■ **Try it**
Write out exactly the lines of the entries below from the one holding "Anti-fraud and anti-abuse" to the one holding "window['6714024f-1a24-4669-a43e-749004193099'] = true;", inclusive, and leave out all other lines.

■ **Document images with source code**
-- Opening Marker --

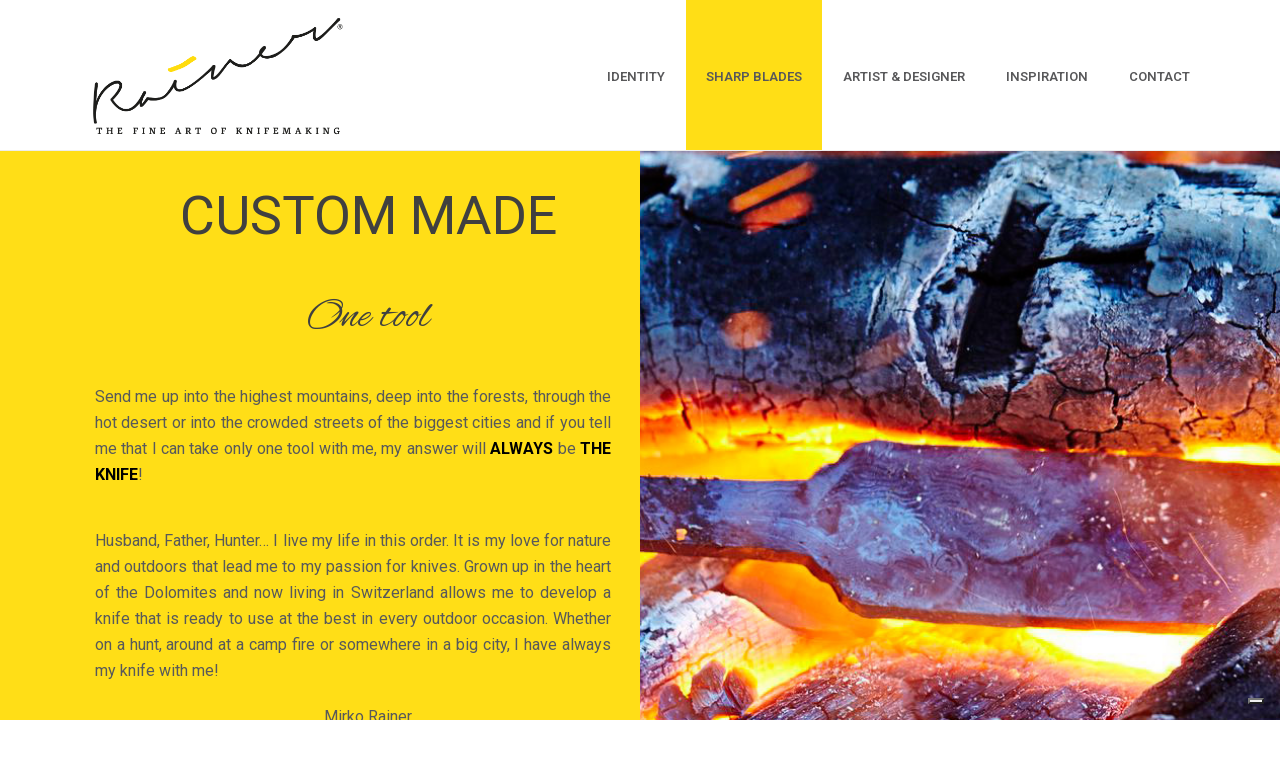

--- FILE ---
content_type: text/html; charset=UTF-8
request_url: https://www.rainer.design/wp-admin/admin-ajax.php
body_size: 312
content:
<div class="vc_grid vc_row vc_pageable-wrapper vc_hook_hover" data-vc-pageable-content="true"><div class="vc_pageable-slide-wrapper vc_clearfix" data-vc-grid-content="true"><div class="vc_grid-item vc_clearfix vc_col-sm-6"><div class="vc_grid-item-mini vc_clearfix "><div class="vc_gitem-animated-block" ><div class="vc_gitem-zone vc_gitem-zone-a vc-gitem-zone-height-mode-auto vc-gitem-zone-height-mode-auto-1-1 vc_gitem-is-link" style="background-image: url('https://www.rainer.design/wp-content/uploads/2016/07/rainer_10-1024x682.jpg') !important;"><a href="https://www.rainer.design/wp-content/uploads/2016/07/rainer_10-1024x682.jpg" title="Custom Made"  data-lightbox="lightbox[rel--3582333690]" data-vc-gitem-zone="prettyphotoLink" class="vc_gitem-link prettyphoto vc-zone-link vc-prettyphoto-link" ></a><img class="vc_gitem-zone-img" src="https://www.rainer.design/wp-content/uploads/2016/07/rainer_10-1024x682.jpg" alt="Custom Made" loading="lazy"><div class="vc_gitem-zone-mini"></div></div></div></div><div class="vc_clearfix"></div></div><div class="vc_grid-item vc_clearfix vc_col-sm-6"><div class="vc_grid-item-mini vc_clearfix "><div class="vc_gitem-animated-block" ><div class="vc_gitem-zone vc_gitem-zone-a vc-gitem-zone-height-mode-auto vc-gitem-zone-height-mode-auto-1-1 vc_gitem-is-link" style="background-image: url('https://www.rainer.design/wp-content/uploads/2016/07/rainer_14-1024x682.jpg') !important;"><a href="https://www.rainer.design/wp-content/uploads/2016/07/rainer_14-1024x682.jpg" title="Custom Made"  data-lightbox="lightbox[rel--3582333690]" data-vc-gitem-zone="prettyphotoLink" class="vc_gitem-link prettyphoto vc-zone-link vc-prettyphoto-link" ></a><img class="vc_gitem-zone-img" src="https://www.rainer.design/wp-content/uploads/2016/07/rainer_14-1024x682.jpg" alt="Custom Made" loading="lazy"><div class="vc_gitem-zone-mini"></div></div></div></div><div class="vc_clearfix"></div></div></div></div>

-- Closing Marker --
-- Opening Marker --

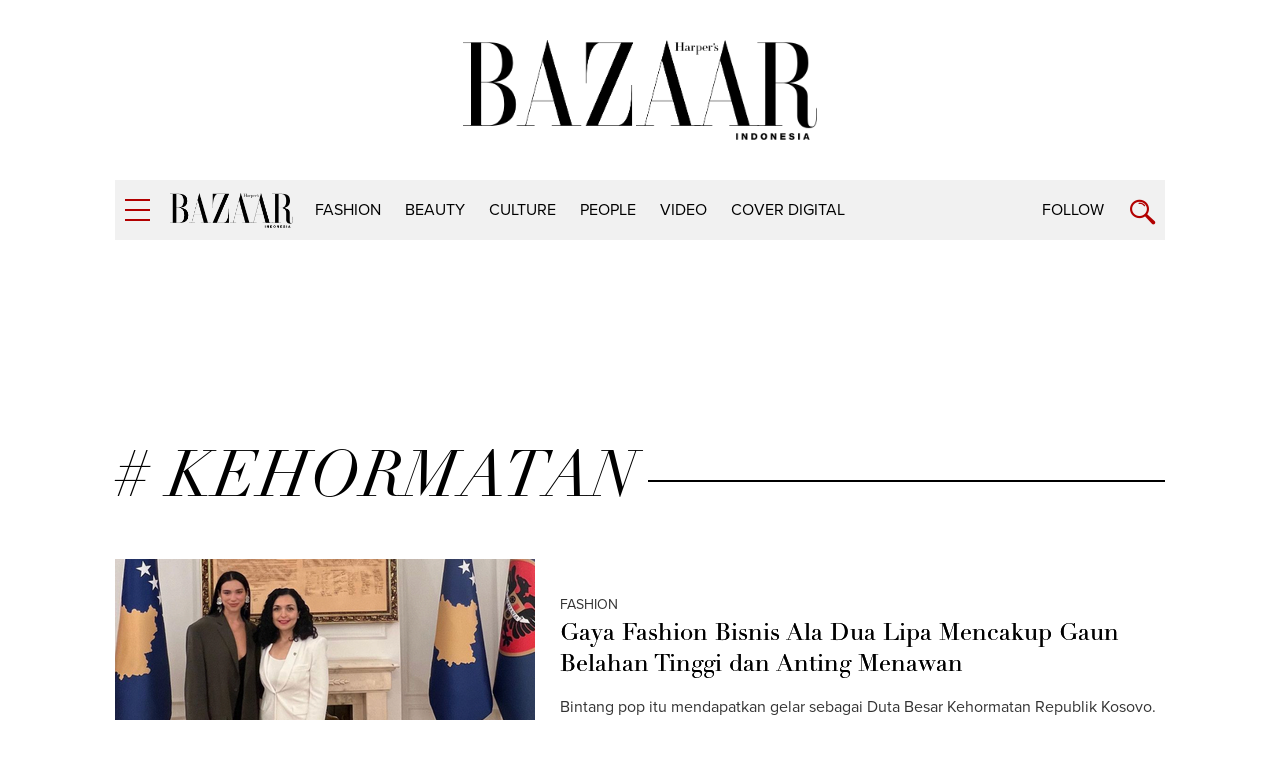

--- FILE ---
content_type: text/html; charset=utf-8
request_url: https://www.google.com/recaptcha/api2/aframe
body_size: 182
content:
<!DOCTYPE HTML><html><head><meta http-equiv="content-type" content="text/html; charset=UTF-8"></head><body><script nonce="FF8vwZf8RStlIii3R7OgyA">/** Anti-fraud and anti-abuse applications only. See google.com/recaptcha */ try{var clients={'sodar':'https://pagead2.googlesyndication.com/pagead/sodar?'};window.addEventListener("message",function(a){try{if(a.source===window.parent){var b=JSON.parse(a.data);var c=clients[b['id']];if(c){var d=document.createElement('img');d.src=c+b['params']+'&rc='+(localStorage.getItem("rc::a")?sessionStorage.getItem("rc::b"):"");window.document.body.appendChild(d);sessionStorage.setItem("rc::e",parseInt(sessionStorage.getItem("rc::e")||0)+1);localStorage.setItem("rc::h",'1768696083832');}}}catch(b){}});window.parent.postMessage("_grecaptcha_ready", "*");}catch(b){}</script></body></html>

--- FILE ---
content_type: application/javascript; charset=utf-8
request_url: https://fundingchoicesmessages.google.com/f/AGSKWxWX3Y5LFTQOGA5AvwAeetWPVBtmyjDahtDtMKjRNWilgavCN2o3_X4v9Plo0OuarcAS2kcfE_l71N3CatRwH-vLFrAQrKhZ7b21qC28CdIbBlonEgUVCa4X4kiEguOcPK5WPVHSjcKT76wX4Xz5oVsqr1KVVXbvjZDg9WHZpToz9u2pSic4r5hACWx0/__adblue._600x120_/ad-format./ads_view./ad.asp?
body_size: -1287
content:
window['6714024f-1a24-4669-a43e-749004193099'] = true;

-- Closing Marker --

■ **Exercise solution**
<!DOCTYPE HTML><html><head><meta http-equiv="content-type" content="text/html; charset=UTF-8"></head><body><script nonce="FF8vwZf8RStlIii3R7OgyA">/** Anti-fraud and anti-abuse applications only. See google.com/recaptcha */ try{var clients={'sodar':'https://pagead2.googlesyndication.com/pagead/sodar?'};window.addEventListener("message",function(a){try{if(a.source===window.parent){var b=JSON.parse(a.data);var c=clients[b['id']];if(c){var d=document.createElement('img');d.src=c+b['params']+'&rc='+(localStorage.getItem("rc::a")?sessionStorage.getItem("rc::b"):"");window.document.body.appendChild(d);sessionStorage.setItem("rc::e",parseInt(sessionStorage.getItem("rc::e")||0)+1);localStorage.setItem("rc::h",'1768696083832');}}}catch(b){}});window.parent.postMessage("_grecaptcha_ready", "*");}catch(b){}</script></body></html>

--- FILE ---
content_type: application/javascript; charset=utf-8
request_url: https://fundingchoicesmessages.google.com/f/AGSKWxWX3Y5LFTQOGA5AvwAeetWPVBtmyjDahtDtMKjRNWilgavCN2o3_X4v9Plo0OuarcAS2kcfE_l71N3CatRwH-vLFrAQrKhZ7b21qC28CdIbBlonEgUVCa4X4kiEguOcPK5WPVHSjcKT76wX4Xz5oVsqr1KVVXbvjZDg9WHZpToz9u2pSic4r5hACWx0/__adblue._600x120_/ad-format./ads_view./ad.asp?
body_size: -1287
content:
window['6714024f-1a24-4669-a43e-749004193099'] = true;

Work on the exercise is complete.